● **MATERIAL FOR THE TASK**:
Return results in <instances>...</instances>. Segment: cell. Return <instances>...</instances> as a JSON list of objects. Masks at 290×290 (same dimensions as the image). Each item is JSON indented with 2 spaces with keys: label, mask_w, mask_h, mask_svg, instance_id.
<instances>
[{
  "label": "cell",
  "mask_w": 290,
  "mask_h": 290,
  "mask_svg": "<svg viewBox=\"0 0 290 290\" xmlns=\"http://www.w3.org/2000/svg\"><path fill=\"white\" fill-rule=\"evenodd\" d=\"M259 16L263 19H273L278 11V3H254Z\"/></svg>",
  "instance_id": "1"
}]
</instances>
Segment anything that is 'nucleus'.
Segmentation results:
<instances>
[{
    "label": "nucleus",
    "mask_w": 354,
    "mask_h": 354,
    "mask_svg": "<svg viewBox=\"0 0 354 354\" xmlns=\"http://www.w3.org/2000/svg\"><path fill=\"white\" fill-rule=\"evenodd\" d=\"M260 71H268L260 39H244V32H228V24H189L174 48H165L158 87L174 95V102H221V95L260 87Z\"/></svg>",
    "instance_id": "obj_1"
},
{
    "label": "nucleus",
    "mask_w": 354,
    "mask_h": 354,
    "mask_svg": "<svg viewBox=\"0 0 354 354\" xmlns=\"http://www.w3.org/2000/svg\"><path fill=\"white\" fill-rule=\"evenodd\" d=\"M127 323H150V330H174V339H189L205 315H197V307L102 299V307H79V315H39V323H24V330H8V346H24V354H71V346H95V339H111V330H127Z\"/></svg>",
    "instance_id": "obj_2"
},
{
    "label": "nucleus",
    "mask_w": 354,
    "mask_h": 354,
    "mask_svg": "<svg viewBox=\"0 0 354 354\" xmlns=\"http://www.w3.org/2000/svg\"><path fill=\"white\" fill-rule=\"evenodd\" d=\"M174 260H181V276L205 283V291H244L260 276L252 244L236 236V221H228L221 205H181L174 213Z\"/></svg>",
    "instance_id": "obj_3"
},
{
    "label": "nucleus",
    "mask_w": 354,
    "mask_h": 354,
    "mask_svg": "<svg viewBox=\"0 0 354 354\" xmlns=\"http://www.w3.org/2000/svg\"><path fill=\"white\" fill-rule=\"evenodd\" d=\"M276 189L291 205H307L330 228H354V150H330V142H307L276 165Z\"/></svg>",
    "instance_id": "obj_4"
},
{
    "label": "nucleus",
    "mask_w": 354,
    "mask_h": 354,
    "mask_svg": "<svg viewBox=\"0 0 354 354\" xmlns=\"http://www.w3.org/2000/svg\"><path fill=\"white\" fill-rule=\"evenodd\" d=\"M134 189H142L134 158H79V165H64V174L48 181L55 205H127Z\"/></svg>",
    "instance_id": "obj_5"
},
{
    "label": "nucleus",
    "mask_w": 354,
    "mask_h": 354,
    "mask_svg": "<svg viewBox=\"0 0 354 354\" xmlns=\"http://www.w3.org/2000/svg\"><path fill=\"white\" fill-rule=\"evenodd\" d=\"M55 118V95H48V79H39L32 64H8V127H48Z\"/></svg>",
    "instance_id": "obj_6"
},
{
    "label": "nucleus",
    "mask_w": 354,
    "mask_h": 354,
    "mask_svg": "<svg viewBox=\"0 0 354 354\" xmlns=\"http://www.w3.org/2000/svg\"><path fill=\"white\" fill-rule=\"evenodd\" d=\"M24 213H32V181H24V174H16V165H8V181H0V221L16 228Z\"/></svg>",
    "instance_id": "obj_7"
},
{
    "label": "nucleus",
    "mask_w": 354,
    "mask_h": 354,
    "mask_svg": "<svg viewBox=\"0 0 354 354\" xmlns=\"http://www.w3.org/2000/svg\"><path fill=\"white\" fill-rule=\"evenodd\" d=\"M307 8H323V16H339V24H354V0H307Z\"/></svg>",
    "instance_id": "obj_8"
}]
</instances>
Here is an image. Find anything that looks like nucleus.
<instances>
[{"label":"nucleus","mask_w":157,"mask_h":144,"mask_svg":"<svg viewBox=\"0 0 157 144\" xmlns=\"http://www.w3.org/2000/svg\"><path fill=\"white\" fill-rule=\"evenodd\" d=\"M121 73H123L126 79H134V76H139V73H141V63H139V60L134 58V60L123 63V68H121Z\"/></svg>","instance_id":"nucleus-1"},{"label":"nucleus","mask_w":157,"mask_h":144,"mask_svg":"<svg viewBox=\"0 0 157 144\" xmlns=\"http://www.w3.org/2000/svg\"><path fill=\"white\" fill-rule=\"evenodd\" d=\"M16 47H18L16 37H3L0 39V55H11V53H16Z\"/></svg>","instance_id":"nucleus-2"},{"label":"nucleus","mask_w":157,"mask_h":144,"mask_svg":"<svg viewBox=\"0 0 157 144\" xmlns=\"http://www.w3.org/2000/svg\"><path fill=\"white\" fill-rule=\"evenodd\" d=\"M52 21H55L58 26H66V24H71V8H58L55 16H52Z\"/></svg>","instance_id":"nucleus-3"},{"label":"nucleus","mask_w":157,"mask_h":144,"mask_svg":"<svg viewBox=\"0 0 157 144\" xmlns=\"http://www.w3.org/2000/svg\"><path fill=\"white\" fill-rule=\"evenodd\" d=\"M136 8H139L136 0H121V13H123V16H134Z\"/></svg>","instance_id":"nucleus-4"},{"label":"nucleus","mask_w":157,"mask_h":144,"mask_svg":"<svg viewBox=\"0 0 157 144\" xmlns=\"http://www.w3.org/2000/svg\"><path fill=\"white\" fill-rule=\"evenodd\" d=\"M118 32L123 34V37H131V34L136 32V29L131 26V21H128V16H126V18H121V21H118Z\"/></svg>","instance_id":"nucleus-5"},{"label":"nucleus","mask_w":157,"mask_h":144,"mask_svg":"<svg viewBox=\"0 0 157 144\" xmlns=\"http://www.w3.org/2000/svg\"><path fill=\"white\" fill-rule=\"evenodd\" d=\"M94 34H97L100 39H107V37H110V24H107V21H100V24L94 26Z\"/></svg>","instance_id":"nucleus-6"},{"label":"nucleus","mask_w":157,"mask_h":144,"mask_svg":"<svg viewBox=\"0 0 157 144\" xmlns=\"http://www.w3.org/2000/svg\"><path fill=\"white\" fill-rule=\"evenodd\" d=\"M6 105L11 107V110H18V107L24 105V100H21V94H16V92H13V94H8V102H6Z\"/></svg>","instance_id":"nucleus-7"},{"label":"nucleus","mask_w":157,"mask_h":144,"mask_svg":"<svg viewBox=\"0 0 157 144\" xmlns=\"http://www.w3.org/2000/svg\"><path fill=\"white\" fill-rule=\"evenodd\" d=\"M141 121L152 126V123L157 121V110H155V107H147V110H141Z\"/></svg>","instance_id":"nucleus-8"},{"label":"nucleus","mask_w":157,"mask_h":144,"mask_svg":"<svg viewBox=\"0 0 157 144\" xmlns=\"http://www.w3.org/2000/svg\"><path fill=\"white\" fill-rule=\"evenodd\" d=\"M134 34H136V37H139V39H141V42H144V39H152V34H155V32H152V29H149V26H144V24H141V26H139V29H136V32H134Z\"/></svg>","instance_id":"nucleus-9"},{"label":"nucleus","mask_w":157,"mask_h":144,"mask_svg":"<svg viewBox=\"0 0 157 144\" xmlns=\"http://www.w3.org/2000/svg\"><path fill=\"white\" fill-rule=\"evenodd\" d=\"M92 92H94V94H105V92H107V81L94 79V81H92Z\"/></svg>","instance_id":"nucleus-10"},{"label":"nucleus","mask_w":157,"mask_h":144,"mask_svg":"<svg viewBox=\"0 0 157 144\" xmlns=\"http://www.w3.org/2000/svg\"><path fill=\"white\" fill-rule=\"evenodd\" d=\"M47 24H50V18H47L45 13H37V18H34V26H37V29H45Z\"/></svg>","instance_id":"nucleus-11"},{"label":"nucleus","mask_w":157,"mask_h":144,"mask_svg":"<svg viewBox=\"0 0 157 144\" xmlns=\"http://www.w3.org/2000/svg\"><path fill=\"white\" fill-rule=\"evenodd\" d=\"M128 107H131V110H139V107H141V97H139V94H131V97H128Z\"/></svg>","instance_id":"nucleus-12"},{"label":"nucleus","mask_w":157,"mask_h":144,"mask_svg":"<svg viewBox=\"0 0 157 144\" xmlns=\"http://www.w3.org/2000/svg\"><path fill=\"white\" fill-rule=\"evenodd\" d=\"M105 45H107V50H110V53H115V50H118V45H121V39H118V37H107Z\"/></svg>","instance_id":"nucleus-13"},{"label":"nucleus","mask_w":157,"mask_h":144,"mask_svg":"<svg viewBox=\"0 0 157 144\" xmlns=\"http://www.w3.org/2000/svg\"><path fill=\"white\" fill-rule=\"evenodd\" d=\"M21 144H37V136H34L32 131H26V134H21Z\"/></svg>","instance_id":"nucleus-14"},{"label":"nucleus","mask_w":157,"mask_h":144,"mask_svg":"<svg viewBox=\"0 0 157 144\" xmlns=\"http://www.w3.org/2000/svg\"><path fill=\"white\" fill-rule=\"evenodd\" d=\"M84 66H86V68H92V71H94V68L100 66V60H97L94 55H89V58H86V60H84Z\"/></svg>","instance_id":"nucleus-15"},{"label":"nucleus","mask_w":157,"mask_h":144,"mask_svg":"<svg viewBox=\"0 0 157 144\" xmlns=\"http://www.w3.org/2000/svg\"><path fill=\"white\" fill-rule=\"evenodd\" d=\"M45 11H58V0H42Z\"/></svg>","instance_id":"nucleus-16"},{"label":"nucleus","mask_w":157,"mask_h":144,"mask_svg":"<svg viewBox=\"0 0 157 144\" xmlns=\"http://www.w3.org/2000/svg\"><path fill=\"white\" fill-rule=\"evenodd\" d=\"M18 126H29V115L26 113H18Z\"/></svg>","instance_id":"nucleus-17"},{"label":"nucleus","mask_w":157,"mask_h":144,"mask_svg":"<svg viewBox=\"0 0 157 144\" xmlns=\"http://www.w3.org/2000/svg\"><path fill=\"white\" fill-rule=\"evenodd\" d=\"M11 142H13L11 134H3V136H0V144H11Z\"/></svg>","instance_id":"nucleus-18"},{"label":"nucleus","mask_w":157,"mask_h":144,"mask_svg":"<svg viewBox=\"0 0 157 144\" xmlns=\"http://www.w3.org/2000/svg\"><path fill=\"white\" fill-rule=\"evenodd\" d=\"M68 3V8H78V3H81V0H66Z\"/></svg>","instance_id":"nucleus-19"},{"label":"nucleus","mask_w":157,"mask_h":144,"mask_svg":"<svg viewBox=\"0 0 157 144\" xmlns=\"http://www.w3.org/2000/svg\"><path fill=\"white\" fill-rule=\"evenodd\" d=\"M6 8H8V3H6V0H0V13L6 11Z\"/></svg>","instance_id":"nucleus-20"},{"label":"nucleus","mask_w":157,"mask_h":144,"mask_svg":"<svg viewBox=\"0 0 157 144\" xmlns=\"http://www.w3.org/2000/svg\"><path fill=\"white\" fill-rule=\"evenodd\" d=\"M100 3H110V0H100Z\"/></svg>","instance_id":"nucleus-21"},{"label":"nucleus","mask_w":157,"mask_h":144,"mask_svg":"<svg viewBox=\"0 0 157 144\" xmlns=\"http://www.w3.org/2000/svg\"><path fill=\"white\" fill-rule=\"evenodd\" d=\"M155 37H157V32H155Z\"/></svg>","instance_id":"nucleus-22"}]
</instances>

● **PROBLEM**:
Please report every line of the items above that contains the string "anything". Case counts.

● **TASK RESULT**:
Segment anything that is 'nucleus'.
Here is an image. Find anything that looks like nucleus.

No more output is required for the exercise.